Interactions between bacteria govern the progression of respiratory infections; however, the mechanisms underpinning these interactions are still unclear. Understanding how a bacterial species comes to dominate infectious communities associated with respiratory infections has direct relevance to treatment. In this study, Burkholderia, Pseudomonas, and Staphylococcus species were isolated from the sputum of an individual with Cystic Fibrosis and assembled in a fully factorial design to create simple microcosms. Measurements of growth and habitat modification were recorded over time, the later using proton Nuclear Magnetic Resonance spectra. The results showed interactions between the bacteria became increasingly neutral over time. Concurrently, the bacteria significantly altered their ability to modify the environment, with Pseudomonas able to utilise secondary metabolites produced by the other two isolates, whereas the reverse was not observed. This study indicates the importance of including data about the habitat modification of a community, to better elucidate the mechanisms of bacterial interactions.
Bacterial community dynamics rely on a complex set of interactions with the biological and environmental factors of an ecosystem1. These interactions dictate the structure of the community and, therefore, the functioning of the ecosystem. Interactions are also fundamental in maintaining, or mitigating dominance of fast-growing bacteria, especially over time due to depletion of nutrients or the changing balance of competitive/cooperative interactions2. This mitigation of dominance from fast-growing bacteria can be undermined if there are selection pressures conferring a fitness advantage to the dominant population, or if the other members of the community actively support the growth of the fast grower3.

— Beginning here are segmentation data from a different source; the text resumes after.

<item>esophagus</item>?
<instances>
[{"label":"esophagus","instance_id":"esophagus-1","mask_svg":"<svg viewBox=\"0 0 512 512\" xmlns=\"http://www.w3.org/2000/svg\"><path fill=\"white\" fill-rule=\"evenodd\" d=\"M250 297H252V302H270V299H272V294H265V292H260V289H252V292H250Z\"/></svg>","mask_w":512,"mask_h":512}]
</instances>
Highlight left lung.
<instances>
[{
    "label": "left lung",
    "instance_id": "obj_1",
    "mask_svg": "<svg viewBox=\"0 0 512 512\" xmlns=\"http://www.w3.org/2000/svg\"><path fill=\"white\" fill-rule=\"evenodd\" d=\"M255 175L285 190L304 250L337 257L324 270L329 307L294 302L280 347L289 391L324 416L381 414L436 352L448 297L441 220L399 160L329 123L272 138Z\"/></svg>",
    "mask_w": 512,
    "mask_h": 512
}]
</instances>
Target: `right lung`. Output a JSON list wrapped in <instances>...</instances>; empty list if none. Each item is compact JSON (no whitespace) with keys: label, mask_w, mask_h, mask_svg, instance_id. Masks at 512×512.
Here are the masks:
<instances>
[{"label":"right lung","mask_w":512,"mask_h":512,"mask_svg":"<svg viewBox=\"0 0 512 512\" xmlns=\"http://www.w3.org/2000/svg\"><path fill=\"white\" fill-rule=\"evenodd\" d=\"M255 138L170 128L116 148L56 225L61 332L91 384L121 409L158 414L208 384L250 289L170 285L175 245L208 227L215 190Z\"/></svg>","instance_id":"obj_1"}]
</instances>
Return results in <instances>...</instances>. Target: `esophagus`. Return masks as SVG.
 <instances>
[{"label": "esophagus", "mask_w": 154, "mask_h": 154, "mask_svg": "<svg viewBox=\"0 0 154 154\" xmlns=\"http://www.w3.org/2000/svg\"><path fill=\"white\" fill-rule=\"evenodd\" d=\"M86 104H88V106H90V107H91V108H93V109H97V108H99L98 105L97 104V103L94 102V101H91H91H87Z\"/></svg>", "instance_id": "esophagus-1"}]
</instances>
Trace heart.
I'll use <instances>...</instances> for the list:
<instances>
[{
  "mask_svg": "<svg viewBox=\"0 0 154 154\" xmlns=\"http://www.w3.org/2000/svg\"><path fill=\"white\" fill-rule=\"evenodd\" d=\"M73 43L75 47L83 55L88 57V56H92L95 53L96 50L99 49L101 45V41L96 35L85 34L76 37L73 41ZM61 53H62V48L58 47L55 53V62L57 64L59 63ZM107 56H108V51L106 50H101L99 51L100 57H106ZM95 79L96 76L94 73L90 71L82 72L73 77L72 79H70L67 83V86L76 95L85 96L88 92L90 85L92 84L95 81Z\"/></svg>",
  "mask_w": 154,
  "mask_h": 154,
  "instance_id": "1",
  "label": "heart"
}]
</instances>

Considerations as to the mechanisms by which a single bacterial population can come to dominate a community is of particular importance in infection microbiology4,5,6. Chronic infections, as are found in the respiratory tracts of individuals suffering from chronic obstructive pulmonary disease or cystic fibrosis (CF), are increasingly being characterised as a polymicrobial infection7,8,9. Despite this, one of the clinically important metrics in the prognosis of CF-associated lung disease remains the detection of Pseudomonas aeruginosa; if this bacterial species is cultured then there is a high likelihood of a worsening of the patients’ respiratory function10. Further, using molecular methods, researchers have observed that P. aeruginosa dominates the infectious community in CF in terms of both relative and absolute abundance, however, the mechanism for this is unclear4,5.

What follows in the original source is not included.